### WORK TO DO
• 1. Decide whether each statement below agrees with the currency market commentary, answering yes or no and quoting the deciding words of the text: (a) The Euro rose 0.7% over the week. (b) UK retail sales in December more than made up for their November fall. (c) The Australian Dollar gained ground last week.
• 2. Write out the passage of the currency market commentary from "The Kiwi Dollar" up to and including "flat last week.", word for word.
── PAGE EXCERPT ──
The “safe haven” US Dollar, which was flat the previous week, appreciated about 0.2% as did the Swiss Franc. The Euro was the outperformer, rising 0.7% to trade broadly in the middle of its narrow 4-week range.  

Sterling hit its strongest level since early March on 21st January and ended the week up 0.3% despite a wobble on Friday following the release of weak UK macro data for December-January. Retail sales which contracted 4.1% mom in November rebounded only 0.3% mom in December while the UK composite PMI collapsed to 40.6 in January (according to preliminary data) from a downwardly revised 50.4 in December. In level terms this was the weakest number since May while the 9.8 percentage point collapse in January 2021 was the biggest monthly fall since April. 

These figures point to a severe double-dip in UK economic growth at the turn of the new year despite the British government’s expansive and very costly fiscal policies. The Public Sector Net Borrowing Requirement (excluding public sector banks) surged to £34.1bn in December, the biggest fiscal deficit since May. As a result the deficit in the fiscal-year to December 2020 was £270.8bn or 4.7 times higher than the deficit in April-December 2019.

The Kiwi Dollar appreciated 0.4% last week in trade-weighted terms and has gained a further 0.3% since Friday to trade at its strongest level in over a fortnight. The Australian Dollar was flat last week.
───
── ENTRIES SHOWN ──
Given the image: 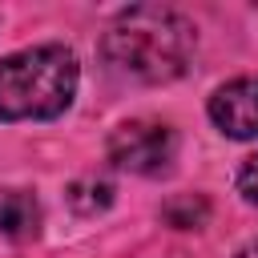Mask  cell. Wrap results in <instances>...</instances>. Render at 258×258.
Instances as JSON below:
<instances>
[{"instance_id": "cell-9", "label": "cell", "mask_w": 258, "mask_h": 258, "mask_svg": "<svg viewBox=\"0 0 258 258\" xmlns=\"http://www.w3.org/2000/svg\"><path fill=\"white\" fill-rule=\"evenodd\" d=\"M234 258H258V238H254V242H246V246H242Z\"/></svg>"}, {"instance_id": "cell-4", "label": "cell", "mask_w": 258, "mask_h": 258, "mask_svg": "<svg viewBox=\"0 0 258 258\" xmlns=\"http://www.w3.org/2000/svg\"><path fill=\"white\" fill-rule=\"evenodd\" d=\"M210 121L238 141L258 137V77H238L214 89L210 97Z\"/></svg>"}, {"instance_id": "cell-3", "label": "cell", "mask_w": 258, "mask_h": 258, "mask_svg": "<svg viewBox=\"0 0 258 258\" xmlns=\"http://www.w3.org/2000/svg\"><path fill=\"white\" fill-rule=\"evenodd\" d=\"M173 153H177V137L161 121H125L109 137V161L117 169L145 173V177L169 169Z\"/></svg>"}, {"instance_id": "cell-1", "label": "cell", "mask_w": 258, "mask_h": 258, "mask_svg": "<svg viewBox=\"0 0 258 258\" xmlns=\"http://www.w3.org/2000/svg\"><path fill=\"white\" fill-rule=\"evenodd\" d=\"M105 60L145 85H161L185 73L194 52V24L173 8H129L105 32Z\"/></svg>"}, {"instance_id": "cell-8", "label": "cell", "mask_w": 258, "mask_h": 258, "mask_svg": "<svg viewBox=\"0 0 258 258\" xmlns=\"http://www.w3.org/2000/svg\"><path fill=\"white\" fill-rule=\"evenodd\" d=\"M238 189H242L246 202H258V153L246 157V165L238 169Z\"/></svg>"}, {"instance_id": "cell-5", "label": "cell", "mask_w": 258, "mask_h": 258, "mask_svg": "<svg viewBox=\"0 0 258 258\" xmlns=\"http://www.w3.org/2000/svg\"><path fill=\"white\" fill-rule=\"evenodd\" d=\"M40 230V206L24 189H0V234L4 238H32Z\"/></svg>"}, {"instance_id": "cell-6", "label": "cell", "mask_w": 258, "mask_h": 258, "mask_svg": "<svg viewBox=\"0 0 258 258\" xmlns=\"http://www.w3.org/2000/svg\"><path fill=\"white\" fill-rule=\"evenodd\" d=\"M161 214H165V222L177 226V230H198V226L206 222L210 206H206V198H198V194H181V198H173Z\"/></svg>"}, {"instance_id": "cell-7", "label": "cell", "mask_w": 258, "mask_h": 258, "mask_svg": "<svg viewBox=\"0 0 258 258\" xmlns=\"http://www.w3.org/2000/svg\"><path fill=\"white\" fill-rule=\"evenodd\" d=\"M109 202H113V189L105 181H77V185H69V206L81 210V214H97Z\"/></svg>"}, {"instance_id": "cell-2", "label": "cell", "mask_w": 258, "mask_h": 258, "mask_svg": "<svg viewBox=\"0 0 258 258\" xmlns=\"http://www.w3.org/2000/svg\"><path fill=\"white\" fill-rule=\"evenodd\" d=\"M77 56L64 44L20 48L0 60V117L4 121H40L69 109L77 93Z\"/></svg>"}]
</instances>
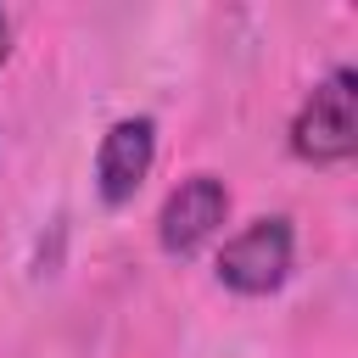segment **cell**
Here are the masks:
<instances>
[{
  "label": "cell",
  "instance_id": "obj_2",
  "mask_svg": "<svg viewBox=\"0 0 358 358\" xmlns=\"http://www.w3.org/2000/svg\"><path fill=\"white\" fill-rule=\"evenodd\" d=\"M291 246H296V235H291V218H257V224H246L241 235H229L224 241V252H218V280L229 285V291H241V296H268V291H280L285 285V274H291Z\"/></svg>",
  "mask_w": 358,
  "mask_h": 358
},
{
  "label": "cell",
  "instance_id": "obj_4",
  "mask_svg": "<svg viewBox=\"0 0 358 358\" xmlns=\"http://www.w3.org/2000/svg\"><path fill=\"white\" fill-rule=\"evenodd\" d=\"M151 157H157V123L151 117H117L101 134V151H95V190H101V201L106 207L134 201V190L151 173Z\"/></svg>",
  "mask_w": 358,
  "mask_h": 358
},
{
  "label": "cell",
  "instance_id": "obj_3",
  "mask_svg": "<svg viewBox=\"0 0 358 358\" xmlns=\"http://www.w3.org/2000/svg\"><path fill=\"white\" fill-rule=\"evenodd\" d=\"M229 218V190L224 179L213 173H190L179 179V190L162 201V218H157V241L168 257H196Z\"/></svg>",
  "mask_w": 358,
  "mask_h": 358
},
{
  "label": "cell",
  "instance_id": "obj_5",
  "mask_svg": "<svg viewBox=\"0 0 358 358\" xmlns=\"http://www.w3.org/2000/svg\"><path fill=\"white\" fill-rule=\"evenodd\" d=\"M6 50H11V22H6V11H0V62H6Z\"/></svg>",
  "mask_w": 358,
  "mask_h": 358
},
{
  "label": "cell",
  "instance_id": "obj_1",
  "mask_svg": "<svg viewBox=\"0 0 358 358\" xmlns=\"http://www.w3.org/2000/svg\"><path fill=\"white\" fill-rule=\"evenodd\" d=\"M291 151L313 168H336L358 151V78L352 67H336L330 78L313 84L291 123Z\"/></svg>",
  "mask_w": 358,
  "mask_h": 358
}]
</instances>
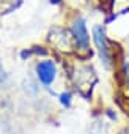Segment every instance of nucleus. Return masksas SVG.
I'll use <instances>...</instances> for the list:
<instances>
[{
    "label": "nucleus",
    "instance_id": "obj_1",
    "mask_svg": "<svg viewBox=\"0 0 129 134\" xmlns=\"http://www.w3.org/2000/svg\"><path fill=\"white\" fill-rule=\"evenodd\" d=\"M93 38H95V44L99 51L101 60L104 62L105 66H110V49H109V43L105 38V32L101 25H96L93 29Z\"/></svg>",
    "mask_w": 129,
    "mask_h": 134
},
{
    "label": "nucleus",
    "instance_id": "obj_2",
    "mask_svg": "<svg viewBox=\"0 0 129 134\" xmlns=\"http://www.w3.org/2000/svg\"><path fill=\"white\" fill-rule=\"evenodd\" d=\"M36 74H38V79L44 85H50L55 81V76H57V68H55L54 62H50V60L39 62L36 65Z\"/></svg>",
    "mask_w": 129,
    "mask_h": 134
},
{
    "label": "nucleus",
    "instance_id": "obj_5",
    "mask_svg": "<svg viewBox=\"0 0 129 134\" xmlns=\"http://www.w3.org/2000/svg\"><path fill=\"white\" fill-rule=\"evenodd\" d=\"M115 3H120L121 2V7L116 10V13H121V11H126V10H129V0H113Z\"/></svg>",
    "mask_w": 129,
    "mask_h": 134
},
{
    "label": "nucleus",
    "instance_id": "obj_9",
    "mask_svg": "<svg viewBox=\"0 0 129 134\" xmlns=\"http://www.w3.org/2000/svg\"><path fill=\"white\" fill-rule=\"evenodd\" d=\"M60 2H61V0H50V3H52V5H58Z\"/></svg>",
    "mask_w": 129,
    "mask_h": 134
},
{
    "label": "nucleus",
    "instance_id": "obj_3",
    "mask_svg": "<svg viewBox=\"0 0 129 134\" xmlns=\"http://www.w3.org/2000/svg\"><path fill=\"white\" fill-rule=\"evenodd\" d=\"M73 36H74V41H76L79 49H82V51L88 49L90 38H88V32H87V27H85V21L82 18H79L74 22V25H73Z\"/></svg>",
    "mask_w": 129,
    "mask_h": 134
},
{
    "label": "nucleus",
    "instance_id": "obj_7",
    "mask_svg": "<svg viewBox=\"0 0 129 134\" xmlns=\"http://www.w3.org/2000/svg\"><path fill=\"white\" fill-rule=\"evenodd\" d=\"M124 73H126V76L129 77V55H127L126 60H124Z\"/></svg>",
    "mask_w": 129,
    "mask_h": 134
},
{
    "label": "nucleus",
    "instance_id": "obj_8",
    "mask_svg": "<svg viewBox=\"0 0 129 134\" xmlns=\"http://www.w3.org/2000/svg\"><path fill=\"white\" fill-rule=\"evenodd\" d=\"M118 134H129V128H124V129H121Z\"/></svg>",
    "mask_w": 129,
    "mask_h": 134
},
{
    "label": "nucleus",
    "instance_id": "obj_4",
    "mask_svg": "<svg viewBox=\"0 0 129 134\" xmlns=\"http://www.w3.org/2000/svg\"><path fill=\"white\" fill-rule=\"evenodd\" d=\"M60 103H61L63 106L68 107V106L71 104V95H69L68 92H66V93H61V95H60Z\"/></svg>",
    "mask_w": 129,
    "mask_h": 134
},
{
    "label": "nucleus",
    "instance_id": "obj_6",
    "mask_svg": "<svg viewBox=\"0 0 129 134\" xmlns=\"http://www.w3.org/2000/svg\"><path fill=\"white\" fill-rule=\"evenodd\" d=\"M5 81H7V73H5V68H3V65L0 63V85H2Z\"/></svg>",
    "mask_w": 129,
    "mask_h": 134
}]
</instances>
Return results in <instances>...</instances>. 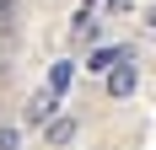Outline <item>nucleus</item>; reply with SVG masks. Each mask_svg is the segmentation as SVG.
I'll return each instance as SVG.
<instances>
[{
    "mask_svg": "<svg viewBox=\"0 0 156 150\" xmlns=\"http://www.w3.org/2000/svg\"><path fill=\"white\" fill-rule=\"evenodd\" d=\"M102 86H108V97H135V86H140V64H135V54L113 64V70L102 75Z\"/></svg>",
    "mask_w": 156,
    "mask_h": 150,
    "instance_id": "1",
    "label": "nucleus"
},
{
    "mask_svg": "<svg viewBox=\"0 0 156 150\" xmlns=\"http://www.w3.org/2000/svg\"><path fill=\"white\" fill-rule=\"evenodd\" d=\"M76 134H81V123L70 118V113H54V118L43 123V145H48V150H70Z\"/></svg>",
    "mask_w": 156,
    "mask_h": 150,
    "instance_id": "2",
    "label": "nucleus"
},
{
    "mask_svg": "<svg viewBox=\"0 0 156 150\" xmlns=\"http://www.w3.org/2000/svg\"><path fill=\"white\" fill-rule=\"evenodd\" d=\"M97 38H102V22H97V16L86 11V5H81V11L70 16V43H81V48L92 43V48H97Z\"/></svg>",
    "mask_w": 156,
    "mask_h": 150,
    "instance_id": "3",
    "label": "nucleus"
},
{
    "mask_svg": "<svg viewBox=\"0 0 156 150\" xmlns=\"http://www.w3.org/2000/svg\"><path fill=\"white\" fill-rule=\"evenodd\" d=\"M119 59H129V48H119V43H97L92 54H86V70H92V75H108Z\"/></svg>",
    "mask_w": 156,
    "mask_h": 150,
    "instance_id": "4",
    "label": "nucleus"
},
{
    "mask_svg": "<svg viewBox=\"0 0 156 150\" xmlns=\"http://www.w3.org/2000/svg\"><path fill=\"white\" fill-rule=\"evenodd\" d=\"M54 113H59V91H32V102H27V123H48L54 118Z\"/></svg>",
    "mask_w": 156,
    "mask_h": 150,
    "instance_id": "5",
    "label": "nucleus"
},
{
    "mask_svg": "<svg viewBox=\"0 0 156 150\" xmlns=\"http://www.w3.org/2000/svg\"><path fill=\"white\" fill-rule=\"evenodd\" d=\"M70 80H76V64H54V70H48V91H70Z\"/></svg>",
    "mask_w": 156,
    "mask_h": 150,
    "instance_id": "6",
    "label": "nucleus"
},
{
    "mask_svg": "<svg viewBox=\"0 0 156 150\" xmlns=\"http://www.w3.org/2000/svg\"><path fill=\"white\" fill-rule=\"evenodd\" d=\"M16 32V0H0V38Z\"/></svg>",
    "mask_w": 156,
    "mask_h": 150,
    "instance_id": "7",
    "label": "nucleus"
},
{
    "mask_svg": "<svg viewBox=\"0 0 156 150\" xmlns=\"http://www.w3.org/2000/svg\"><path fill=\"white\" fill-rule=\"evenodd\" d=\"M16 145H22V134H16L11 123H5V129H0V150H16Z\"/></svg>",
    "mask_w": 156,
    "mask_h": 150,
    "instance_id": "8",
    "label": "nucleus"
},
{
    "mask_svg": "<svg viewBox=\"0 0 156 150\" xmlns=\"http://www.w3.org/2000/svg\"><path fill=\"white\" fill-rule=\"evenodd\" d=\"M81 5H86V11H97V5H102V0H81Z\"/></svg>",
    "mask_w": 156,
    "mask_h": 150,
    "instance_id": "9",
    "label": "nucleus"
}]
</instances>
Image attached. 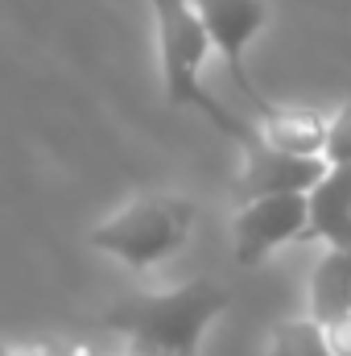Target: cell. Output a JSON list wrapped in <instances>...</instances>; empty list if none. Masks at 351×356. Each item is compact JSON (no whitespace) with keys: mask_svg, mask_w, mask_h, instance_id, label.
Listing matches in <instances>:
<instances>
[{"mask_svg":"<svg viewBox=\"0 0 351 356\" xmlns=\"http://www.w3.org/2000/svg\"><path fill=\"white\" fill-rule=\"evenodd\" d=\"M348 249H351V232H348Z\"/></svg>","mask_w":351,"mask_h":356,"instance_id":"15","label":"cell"},{"mask_svg":"<svg viewBox=\"0 0 351 356\" xmlns=\"http://www.w3.org/2000/svg\"><path fill=\"white\" fill-rule=\"evenodd\" d=\"M0 356H54V353H46V348H17V344L0 340Z\"/></svg>","mask_w":351,"mask_h":356,"instance_id":"13","label":"cell"},{"mask_svg":"<svg viewBox=\"0 0 351 356\" xmlns=\"http://www.w3.org/2000/svg\"><path fill=\"white\" fill-rule=\"evenodd\" d=\"M124 356H149V353H137V348H128V353H124Z\"/></svg>","mask_w":351,"mask_h":356,"instance_id":"14","label":"cell"},{"mask_svg":"<svg viewBox=\"0 0 351 356\" xmlns=\"http://www.w3.org/2000/svg\"><path fill=\"white\" fill-rule=\"evenodd\" d=\"M306 228V195H268L240 203L232 216V253L244 269L261 266L289 241H302Z\"/></svg>","mask_w":351,"mask_h":356,"instance_id":"4","label":"cell"},{"mask_svg":"<svg viewBox=\"0 0 351 356\" xmlns=\"http://www.w3.org/2000/svg\"><path fill=\"white\" fill-rule=\"evenodd\" d=\"M323 162H327V166H351V99L327 120Z\"/></svg>","mask_w":351,"mask_h":356,"instance_id":"11","label":"cell"},{"mask_svg":"<svg viewBox=\"0 0 351 356\" xmlns=\"http://www.w3.org/2000/svg\"><path fill=\"white\" fill-rule=\"evenodd\" d=\"M351 232V166H327L306 191V228L302 241L348 245Z\"/></svg>","mask_w":351,"mask_h":356,"instance_id":"8","label":"cell"},{"mask_svg":"<svg viewBox=\"0 0 351 356\" xmlns=\"http://www.w3.org/2000/svg\"><path fill=\"white\" fill-rule=\"evenodd\" d=\"M351 311V249L348 245H327L318 266L310 273V319L314 323H335Z\"/></svg>","mask_w":351,"mask_h":356,"instance_id":"9","label":"cell"},{"mask_svg":"<svg viewBox=\"0 0 351 356\" xmlns=\"http://www.w3.org/2000/svg\"><path fill=\"white\" fill-rule=\"evenodd\" d=\"M190 8H194L198 25L207 29L211 50L232 67V79H236L240 95H248V104H257L261 91L244 71V54L268 21V0H190Z\"/></svg>","mask_w":351,"mask_h":356,"instance_id":"5","label":"cell"},{"mask_svg":"<svg viewBox=\"0 0 351 356\" xmlns=\"http://www.w3.org/2000/svg\"><path fill=\"white\" fill-rule=\"evenodd\" d=\"M264 356H335L327 344V327L306 319H281L268 332V348Z\"/></svg>","mask_w":351,"mask_h":356,"instance_id":"10","label":"cell"},{"mask_svg":"<svg viewBox=\"0 0 351 356\" xmlns=\"http://www.w3.org/2000/svg\"><path fill=\"white\" fill-rule=\"evenodd\" d=\"M240 154H244V166L232 178V203L236 207L252 203V199H268V195H306L327 170L323 158L281 154V149L264 145L261 137L248 149H240Z\"/></svg>","mask_w":351,"mask_h":356,"instance_id":"6","label":"cell"},{"mask_svg":"<svg viewBox=\"0 0 351 356\" xmlns=\"http://www.w3.org/2000/svg\"><path fill=\"white\" fill-rule=\"evenodd\" d=\"M252 108H257V133L264 145L281 154H298V158H323L327 116H318L314 108H298V104H273L264 95Z\"/></svg>","mask_w":351,"mask_h":356,"instance_id":"7","label":"cell"},{"mask_svg":"<svg viewBox=\"0 0 351 356\" xmlns=\"http://www.w3.org/2000/svg\"><path fill=\"white\" fill-rule=\"evenodd\" d=\"M149 13H153V29H157V58H162L166 99L174 108H194L232 145L248 149L261 137L257 124L240 120L223 99H215L207 91V83H203V63L211 54V42H207V29L198 25L190 0H149Z\"/></svg>","mask_w":351,"mask_h":356,"instance_id":"2","label":"cell"},{"mask_svg":"<svg viewBox=\"0 0 351 356\" xmlns=\"http://www.w3.org/2000/svg\"><path fill=\"white\" fill-rule=\"evenodd\" d=\"M327 344H331L335 356H351V311L343 315V319L327 323Z\"/></svg>","mask_w":351,"mask_h":356,"instance_id":"12","label":"cell"},{"mask_svg":"<svg viewBox=\"0 0 351 356\" xmlns=\"http://www.w3.org/2000/svg\"><path fill=\"white\" fill-rule=\"evenodd\" d=\"M232 307V294L211 282L194 277L166 294H128L103 311V327L124 336L128 348L149 356H198L207 327Z\"/></svg>","mask_w":351,"mask_h":356,"instance_id":"1","label":"cell"},{"mask_svg":"<svg viewBox=\"0 0 351 356\" xmlns=\"http://www.w3.org/2000/svg\"><path fill=\"white\" fill-rule=\"evenodd\" d=\"M198 207L182 195H141L91 228V249L124 261L128 269H149L186 245Z\"/></svg>","mask_w":351,"mask_h":356,"instance_id":"3","label":"cell"}]
</instances>
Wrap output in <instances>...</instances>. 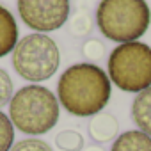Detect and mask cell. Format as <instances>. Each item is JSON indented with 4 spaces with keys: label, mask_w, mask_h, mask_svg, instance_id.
I'll use <instances>...</instances> for the list:
<instances>
[{
    "label": "cell",
    "mask_w": 151,
    "mask_h": 151,
    "mask_svg": "<svg viewBox=\"0 0 151 151\" xmlns=\"http://www.w3.org/2000/svg\"><path fill=\"white\" fill-rule=\"evenodd\" d=\"M82 151H105V149H103V147H100V146H94V144H93V146H87V147H84Z\"/></svg>",
    "instance_id": "obj_16"
},
{
    "label": "cell",
    "mask_w": 151,
    "mask_h": 151,
    "mask_svg": "<svg viewBox=\"0 0 151 151\" xmlns=\"http://www.w3.org/2000/svg\"><path fill=\"white\" fill-rule=\"evenodd\" d=\"M14 142V126L4 112H0V151H11Z\"/></svg>",
    "instance_id": "obj_12"
},
{
    "label": "cell",
    "mask_w": 151,
    "mask_h": 151,
    "mask_svg": "<svg viewBox=\"0 0 151 151\" xmlns=\"http://www.w3.org/2000/svg\"><path fill=\"white\" fill-rule=\"evenodd\" d=\"M18 45V25L9 9L0 6V59L13 52Z\"/></svg>",
    "instance_id": "obj_7"
},
{
    "label": "cell",
    "mask_w": 151,
    "mask_h": 151,
    "mask_svg": "<svg viewBox=\"0 0 151 151\" xmlns=\"http://www.w3.org/2000/svg\"><path fill=\"white\" fill-rule=\"evenodd\" d=\"M110 91L107 73L89 62L68 68L57 84L59 101L69 114L78 117L100 114L110 100Z\"/></svg>",
    "instance_id": "obj_1"
},
{
    "label": "cell",
    "mask_w": 151,
    "mask_h": 151,
    "mask_svg": "<svg viewBox=\"0 0 151 151\" xmlns=\"http://www.w3.org/2000/svg\"><path fill=\"white\" fill-rule=\"evenodd\" d=\"M82 53H84V57H87V59L98 60V59H101V57L105 55V46H103V43L98 41V39H89L87 43H84Z\"/></svg>",
    "instance_id": "obj_15"
},
{
    "label": "cell",
    "mask_w": 151,
    "mask_h": 151,
    "mask_svg": "<svg viewBox=\"0 0 151 151\" xmlns=\"http://www.w3.org/2000/svg\"><path fill=\"white\" fill-rule=\"evenodd\" d=\"M55 146L60 151H82L84 137L75 130H62L55 135Z\"/></svg>",
    "instance_id": "obj_11"
},
{
    "label": "cell",
    "mask_w": 151,
    "mask_h": 151,
    "mask_svg": "<svg viewBox=\"0 0 151 151\" xmlns=\"http://www.w3.org/2000/svg\"><path fill=\"white\" fill-rule=\"evenodd\" d=\"M132 119L140 132L151 137V87L135 96L132 103Z\"/></svg>",
    "instance_id": "obj_9"
},
{
    "label": "cell",
    "mask_w": 151,
    "mask_h": 151,
    "mask_svg": "<svg viewBox=\"0 0 151 151\" xmlns=\"http://www.w3.org/2000/svg\"><path fill=\"white\" fill-rule=\"evenodd\" d=\"M110 151H151V137L140 130H130L121 133Z\"/></svg>",
    "instance_id": "obj_10"
},
{
    "label": "cell",
    "mask_w": 151,
    "mask_h": 151,
    "mask_svg": "<svg viewBox=\"0 0 151 151\" xmlns=\"http://www.w3.org/2000/svg\"><path fill=\"white\" fill-rule=\"evenodd\" d=\"M11 151H52L50 144L41 140V139H23L16 142Z\"/></svg>",
    "instance_id": "obj_14"
},
{
    "label": "cell",
    "mask_w": 151,
    "mask_h": 151,
    "mask_svg": "<svg viewBox=\"0 0 151 151\" xmlns=\"http://www.w3.org/2000/svg\"><path fill=\"white\" fill-rule=\"evenodd\" d=\"M9 119L27 135H43L59 121V101L43 86H25L9 101Z\"/></svg>",
    "instance_id": "obj_2"
},
{
    "label": "cell",
    "mask_w": 151,
    "mask_h": 151,
    "mask_svg": "<svg viewBox=\"0 0 151 151\" xmlns=\"http://www.w3.org/2000/svg\"><path fill=\"white\" fill-rule=\"evenodd\" d=\"M151 13L146 0H101L96 11L98 29L116 43L137 41L149 27Z\"/></svg>",
    "instance_id": "obj_3"
},
{
    "label": "cell",
    "mask_w": 151,
    "mask_h": 151,
    "mask_svg": "<svg viewBox=\"0 0 151 151\" xmlns=\"http://www.w3.org/2000/svg\"><path fill=\"white\" fill-rule=\"evenodd\" d=\"M119 123L112 114H96L89 123V135L94 142H109L117 139Z\"/></svg>",
    "instance_id": "obj_8"
},
{
    "label": "cell",
    "mask_w": 151,
    "mask_h": 151,
    "mask_svg": "<svg viewBox=\"0 0 151 151\" xmlns=\"http://www.w3.org/2000/svg\"><path fill=\"white\" fill-rule=\"evenodd\" d=\"M13 100V80L9 73L0 68V109Z\"/></svg>",
    "instance_id": "obj_13"
},
{
    "label": "cell",
    "mask_w": 151,
    "mask_h": 151,
    "mask_svg": "<svg viewBox=\"0 0 151 151\" xmlns=\"http://www.w3.org/2000/svg\"><path fill=\"white\" fill-rule=\"evenodd\" d=\"M109 77L126 93H140L151 87V46L130 41L116 46L109 57Z\"/></svg>",
    "instance_id": "obj_4"
},
{
    "label": "cell",
    "mask_w": 151,
    "mask_h": 151,
    "mask_svg": "<svg viewBox=\"0 0 151 151\" xmlns=\"http://www.w3.org/2000/svg\"><path fill=\"white\" fill-rule=\"evenodd\" d=\"M60 55L55 41L45 34H29L18 41L13 50V66L22 78L43 82L52 78L59 69Z\"/></svg>",
    "instance_id": "obj_5"
},
{
    "label": "cell",
    "mask_w": 151,
    "mask_h": 151,
    "mask_svg": "<svg viewBox=\"0 0 151 151\" xmlns=\"http://www.w3.org/2000/svg\"><path fill=\"white\" fill-rule=\"evenodd\" d=\"M23 23L37 34L60 29L69 16V0H18Z\"/></svg>",
    "instance_id": "obj_6"
}]
</instances>
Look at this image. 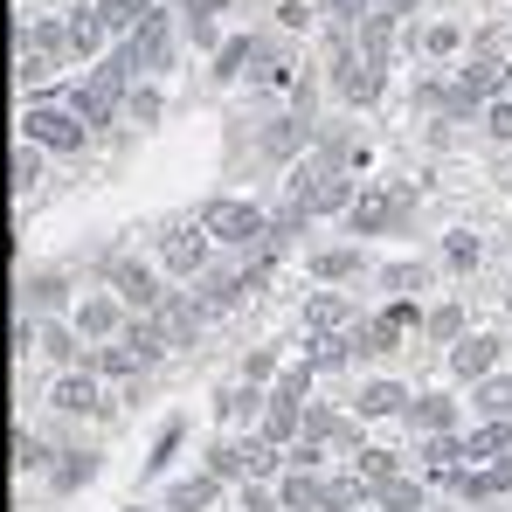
───
### SOLUTIONS BELOW
• 1.
(a) Yes: "The Euro was the outperformer, rising 0.7%"
(b) No: "Retail sales which contracted 4.1% mom in November rebounded only 0.3% mom in December"
(c) No: "The Australian Dollar was flat last week."

• 2.
The Kiwi Dollar appreciated 0.4% last week in trade-weighted terms and has gained a further 0.3% since Friday to trade at its strongest level in over a fortnight. The Australian Dollar was flat last week.